Fasilitas kursi roda di Mal Grand Indonesia, Jakarta. (CNN Indonesia/Dwiarti) |
Saya masuk lewat Lobby Arjuna (West Mall) dan bertanya tentang ketersediaan kursi roda pada resepsionis di sana.
Ia menjelaskan bahwa hanya ada satu unit di Lobby Arjuna dan dua unit di lantai dua East Mall.
Saat melihat bentukannya, kualitas kursi roda yang disediakan kurang lebih sama seperti Plaza Indonesia dan hanya membutuhkan KTP untuk meminjamnya.
Selain informasi, unit kursi roda di dalam mal yang besar ini juga masih sangat terbatas.
17.00 - Stasiun GambirEmpat tempat yang ramai dikunjungi saat jam kerja sudah saya datangi. Kini giliran tempat yang buka 24 jam: stasiun kereta dan bandara.
Dari Grand Indonesia saya naik ojek ke Stasiun Gambir. Sesampainya di sana saya mencari petugas keamanan untuk bertanya mengenai fasilitas kursi roda.
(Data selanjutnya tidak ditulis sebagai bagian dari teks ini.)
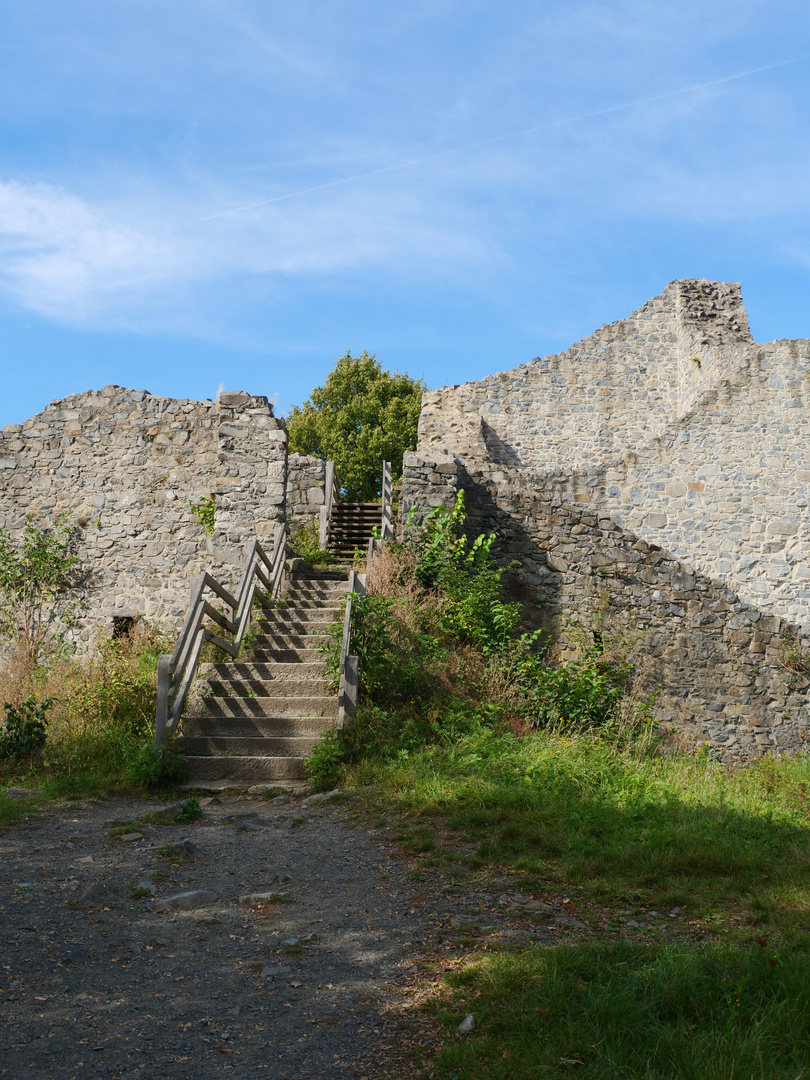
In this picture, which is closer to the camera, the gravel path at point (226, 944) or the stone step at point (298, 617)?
the gravel path at point (226, 944)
Yang membuat takjub ialah mereka bisa langsung mengontak rekannya untuk membawakan kursi roda ke hadapan pengunjung, sehingga pengunjung tidak perlu repot ke sana kemari untuk mencarinya.
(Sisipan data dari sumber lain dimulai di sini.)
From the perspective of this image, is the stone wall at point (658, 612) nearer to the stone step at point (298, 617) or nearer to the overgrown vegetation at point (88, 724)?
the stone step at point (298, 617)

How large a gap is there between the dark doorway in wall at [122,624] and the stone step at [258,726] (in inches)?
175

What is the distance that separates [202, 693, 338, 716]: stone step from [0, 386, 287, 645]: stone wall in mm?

Fasilitas kursi roda di Stasiun Gambir, Jakarta. (CNN Indonesia/Dwiarti) |
Walau tidak "sehakiki" kursi roda di Plaza Indonesia dan Grand Indonesia, kursi roda di Stasiun Gambir masih terlihat kokoh dan layak digunakan. Layanan ini gratis.
"Kalau ada anggota keluarga mbak yang perlu kursi roda nanti didorongkan dan diantar sampai naik kereta," kata petugas keamanan.
Berjalan keluar dari stasiun, saya pun melangkah menuju Halte Bus Damri menuju Bandara Internasional Soekarno Hatta untuk menyelesaikan misi pencarian fasilitas kaum lansia dan difabel yang layak.
Saya membeli tiket Bus Damri seharga Rp40 ribu dengan fasilitas stop kontak di tiap bangku dan kursi yang empuk.
19.00 - Bandara Soekarno HattaSaya memilih turun Bus Damri di Terminal Tiga, terminal baru yang dipuja-puji sebagai terminal bandara masa depan Indonesia.
Petugas keamanan yang saya temui menyarankan saya untuk menuju meja infromasi bertuliskan 'Help Center'. Pengunjung juga bisa menghubungi nomor 138 jika tersesat di Terminal 3 atau mencari keberadaan 'Help Center'.
Tak jauh dari meja 'Help Center' saya melihat banyak kursi roda yang dijajarkan.
Fasilitas kursi roda di Bandara Internasional Soekarno-Hatta, Tangerang, Banten. (CNN Indonesia/Dwiarti) |
Petugas mengatakan untuk bisa meminjam kursi roda cukup menunjukkan
boarding pass (dan bersama paspor jika melakukan penerbangan internasional). Akan lebih baik lagi jika menghubungi petugas sehari sebelum kedatangan.
Petugas nantinya akan mengantar penumpang dengan kursi roda sampai ke kursi pesawat. Layanan ini gratis.
Menurut petugas fasilitas dan layanan yang sama juga berlaku di terminal lainnya.
Walau sudah ada fasilitas kursi roda, namun saya tidak menemukan
guiding blocks. Mungkin orang tunanetra juga bisa meminta bantuan petugas-petugas ini untuk diantarkan sampai ke kursi pesawat. Atau memang harus diantar dengan kerabat.